網頁節錄 =>
二、一九四九年十二月中華民國政府播遷台灣後,一九五〇年美國就在台北恢復設置大使館。如果當時美國不承認台灣是中華民國的領土,為什麼會在台北恢復設立大使館(註一)?因此偉德寧「認為二次大戰結束後台灣地位就處於模糊狀態(the status of Taiwan was left ambiguous),美國針對『一中政策』的論述,僅『認知』(acknowledge)北京立場,而非承認(recognize)中國的『一中原則』;如同一九七二年美國在《上海公報》所陳述的見解,美國採行的用語都經過審慎選擇。所謂『未定』(undecided)是指台灣問題尚無最終解決方案,至於何時能有結論,美國也無法預測」等節,根本前後矛盾並相互衝突,絕對無法自圓其說。 至於『台灣地位未定論』乙說,更是胡說巴道!陳唐山秘書長「藉此機會針對這個議題和他交換意見」,無非是為了找尋「台灣獨立」的藉口,不但無知,更是邪惡!
三、憲政議題和台灣獨立都純是中華民國的內政事務,美國關心或支持與否,都不應該對我施加壓力或干預, 陳唐山秘書長應該知道根本沒有跟白宮國安會亞東事務代理資深主任偉德寧「激烈交鋒」(註二)或「交換意見」(註三)的必要,更沒有必要向國務院亞太副助卿祁錦慕祁錦慕做任何「強調」(註四)、「說明」(註五)或「保證」(註六)!

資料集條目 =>
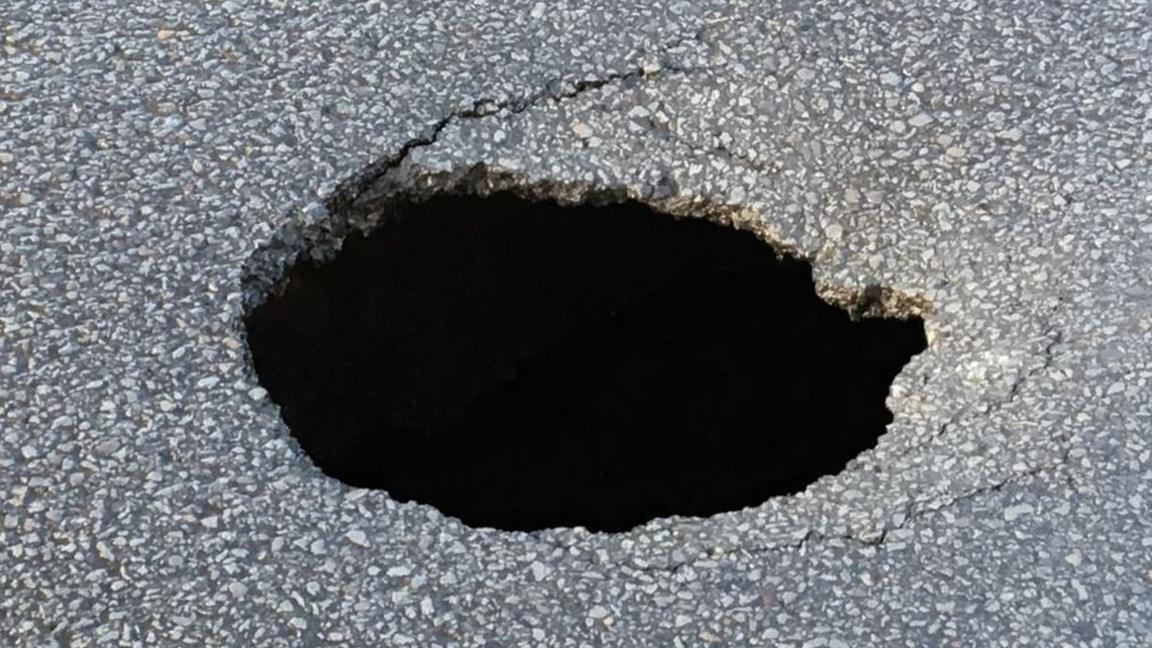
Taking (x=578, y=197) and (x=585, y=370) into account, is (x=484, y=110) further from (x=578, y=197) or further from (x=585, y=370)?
(x=585, y=370)

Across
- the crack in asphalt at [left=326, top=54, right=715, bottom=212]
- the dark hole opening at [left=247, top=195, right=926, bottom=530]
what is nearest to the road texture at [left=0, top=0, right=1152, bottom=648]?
the crack in asphalt at [left=326, top=54, right=715, bottom=212]

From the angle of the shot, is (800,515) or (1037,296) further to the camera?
(1037,296)

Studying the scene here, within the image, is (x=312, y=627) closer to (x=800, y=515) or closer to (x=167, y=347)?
(x=167, y=347)

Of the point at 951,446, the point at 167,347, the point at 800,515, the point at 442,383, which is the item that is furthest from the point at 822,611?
the point at 442,383

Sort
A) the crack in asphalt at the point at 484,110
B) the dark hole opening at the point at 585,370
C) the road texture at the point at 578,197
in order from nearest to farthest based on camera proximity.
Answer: the road texture at the point at 578,197
the crack in asphalt at the point at 484,110
the dark hole opening at the point at 585,370

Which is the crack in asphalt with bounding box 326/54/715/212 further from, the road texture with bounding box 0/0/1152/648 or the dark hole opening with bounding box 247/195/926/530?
the dark hole opening with bounding box 247/195/926/530

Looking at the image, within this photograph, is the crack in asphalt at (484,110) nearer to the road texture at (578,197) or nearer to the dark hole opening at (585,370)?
the road texture at (578,197)

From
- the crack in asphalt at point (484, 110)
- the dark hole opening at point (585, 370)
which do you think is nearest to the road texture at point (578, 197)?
the crack in asphalt at point (484, 110)
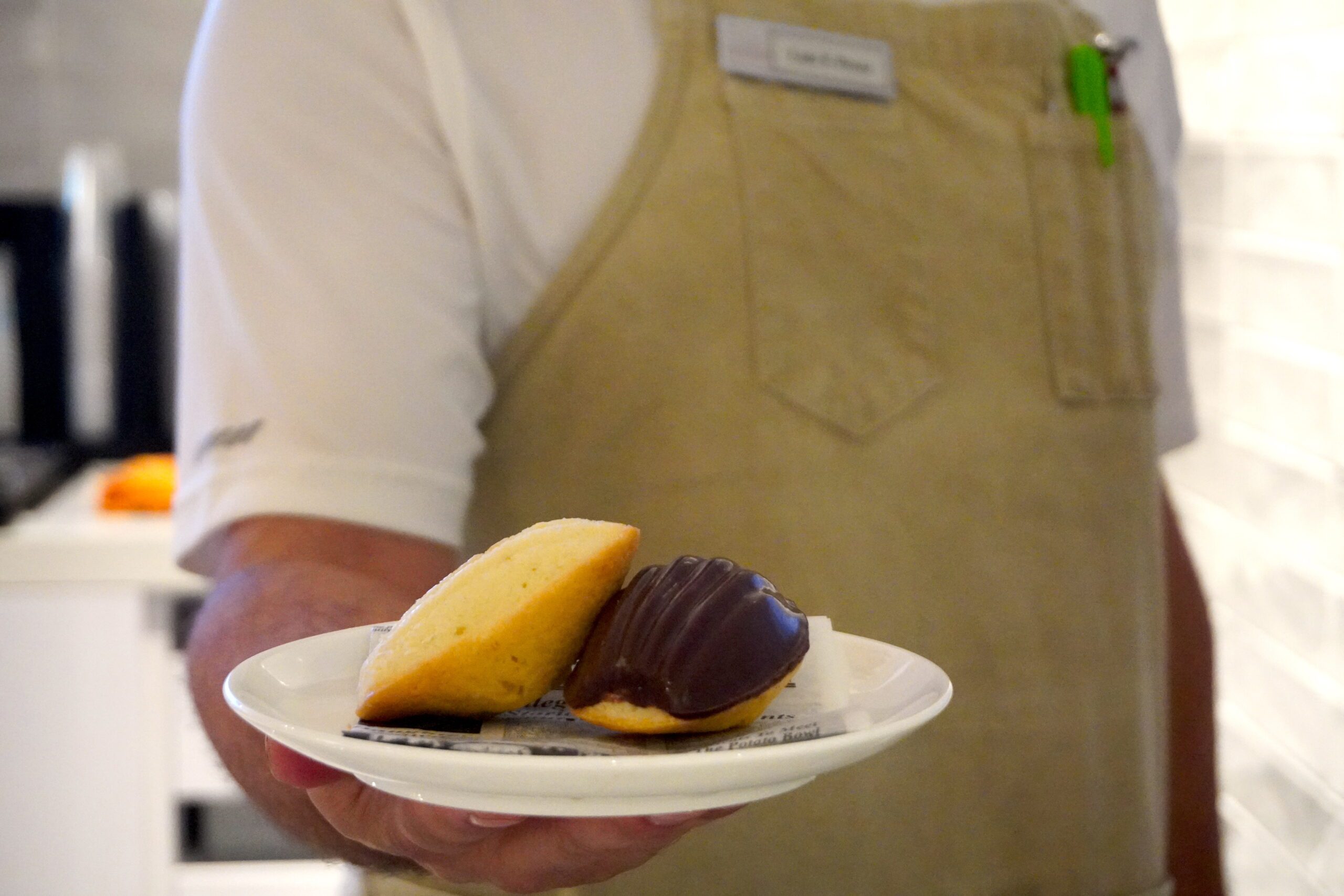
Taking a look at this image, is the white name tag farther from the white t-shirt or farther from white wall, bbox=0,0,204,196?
white wall, bbox=0,0,204,196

任務清單 =>
- 1) 請將台灣地位評論中從「三、憲政議題和台灣獨立都純是」到「(註五)或「保證」(註六)!」的這一段原文照抄出來。
- 2) 請從台灣地位評論的最後一句之後接著往下寫。
這些條目是另一份獨立的資料。

參考答案 =>
- 1)
三、憲政議題和台灣獨立都純是中華民國的內政事務,美國關心或支持與否,都不應該對我施加壓力或干預, 陳唐山秘書長應該知道根本沒有跟白宮國安會亞東事務代理資深主任偉德寧「激烈交鋒」(註二)或「交換意見」(註三)的必要,更沒有必要向國務院亞太副助卿祁錦慕祁錦慕做任何「強調」(註四)、「說明」(註五)或「保證」(註六)!

- 2)
四、陳唐山秘書長「曾任美國政府公務員,⋯⋯對美國行政和立法部門都很熟稔,經「和幾位美國官員交換意見後,確實可以嗅出布希政府對台灣的態度有所轉變」,並認為「(他)曾經服務過的國家,對祖國台灣卻是壓抑再三」,同時「深刻體會,台灣要成正常化國家,確實還有漫長的路要走」,另「對台灣地位的看法」,偉德寧雖「傳達出美國不預設前提的立場」以及「做為一個號稱世界警察國家的超級強國,美國不必然會把台灣的利益視為自身利益,除非這個利益契合美國的國家利益」等訊息,因此認為「美國如果對台灣一直存有疑慮,對台美關係的長期發展並非有利。所以如何做好對美關係,讓美國理解台灣訴求的正當性,這是台灣推動獨立建國或國家正常化運動必須強化的部分」 ,由此可見他已深知美國自始不支持台灣獨立建國的立場!
五、美國國務院亞太副助卿祁錦慕(James Keith)認為,「台美關係從二〇〇六年初以來,很難說是晴空無雲,他甚至用『a fair amount of cloud』(多雲)來形容兩國關係」,對於「台海現狀的定義」,則說「美國不會接受別人定義的現狀;言下之意,美國仍是台海現狀的詮釋者」,由此也可清楚了解當時美國政府對民進黨政府的不滿, 以及美國的霸權心態!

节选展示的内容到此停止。